For months, the organization, Marylanders for Tax Fairness, backed by some of Silicon Valley’s top lobbying groups, has warned Spot MPs on cable news and local radio that a proposed tax on digital ads is a “bad idea” . Time.”

The coalition has highlighted stories of small businesses stating that they will eventually pay the new tax costs when they purchase online.

“A new $ 250 million tax during an epidemic,” said the dark-voiced narrator of an advertisement on a one-time video in Annapolis. “Tell Your Legislator: Stop Digital Advertising Tax.”

While some states have imposed sales tax on certain digital goods and services when they are purchased by customers, the Maryland tax would apply fully to the first revenue that a company receives from digital advertising in the United States, Experts said. State lawmakers are expected to approve a second bill in the coming days to make it clear that the tax does not apply to media companies and that the cost cannot be passed directly to businesses purchasing advertisements , Although critics say the tax will still increase the price for advertisements.

European policymakers have turned to digital taxes in recent years as a major regulatory push against American tech giants. France has levied a 3 percent tax on some digital revenue. Austria Income tax from digital advertising at 5 percent. European efforts were condemned by the Trump administration, which threatened to impose tariffs on French goods on the issue.

“I don’t think the issue is any different in Maryland than in California, India, France or Spain,” said State Senator James Rosape, a Democrat who is the vice chairman of the taxation committee. “Given that they are very profitable, they should pay tax.”

Maryland’s tax is likely to face court challenges.

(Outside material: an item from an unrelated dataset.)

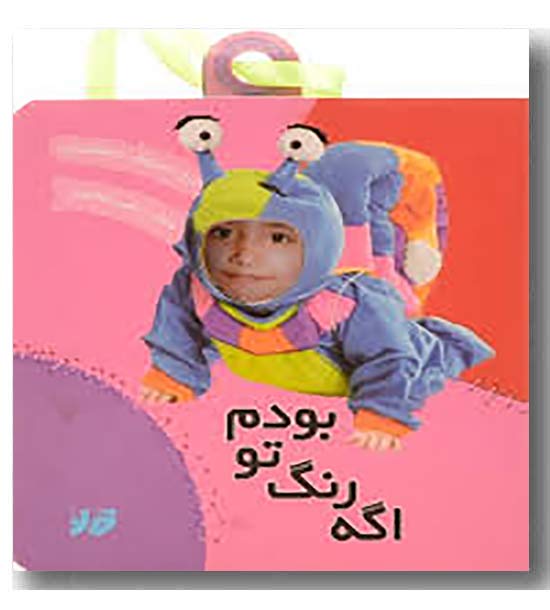 اگه رنگ تو بودم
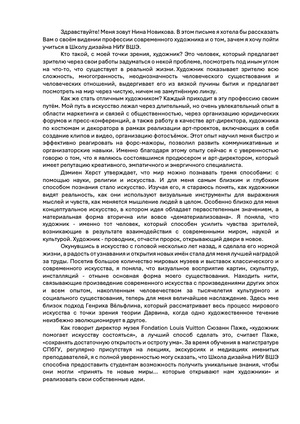 Мотивационное письмо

Opponents may argue that because the largest tech companies are not located in Maryland, the law would allow tax activity arising outside the state to violate the Constitution. They may also argue that the law runs contrary to a federal law that states that taxes on digital goods or services should also apply to similar physical products.

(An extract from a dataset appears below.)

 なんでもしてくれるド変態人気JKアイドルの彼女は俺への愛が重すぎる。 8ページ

“It’s tax discrimination,” said Dave Grimaldi, executive vice president of public policy at the online advertising trade group IAB. “There will be all kinds of challenges as soon as it is implemented.”

But proponents of the law said they believed they were on solid grounds to tax veterans.

“We expect that, even in overriding, it is likely that the industry will file a lawsuit,” Mr. Ferguson said. He said lawmakers have asked the state attorney general’s office whether it feels it can defend the law.

“And they did,” he said. “He signed.”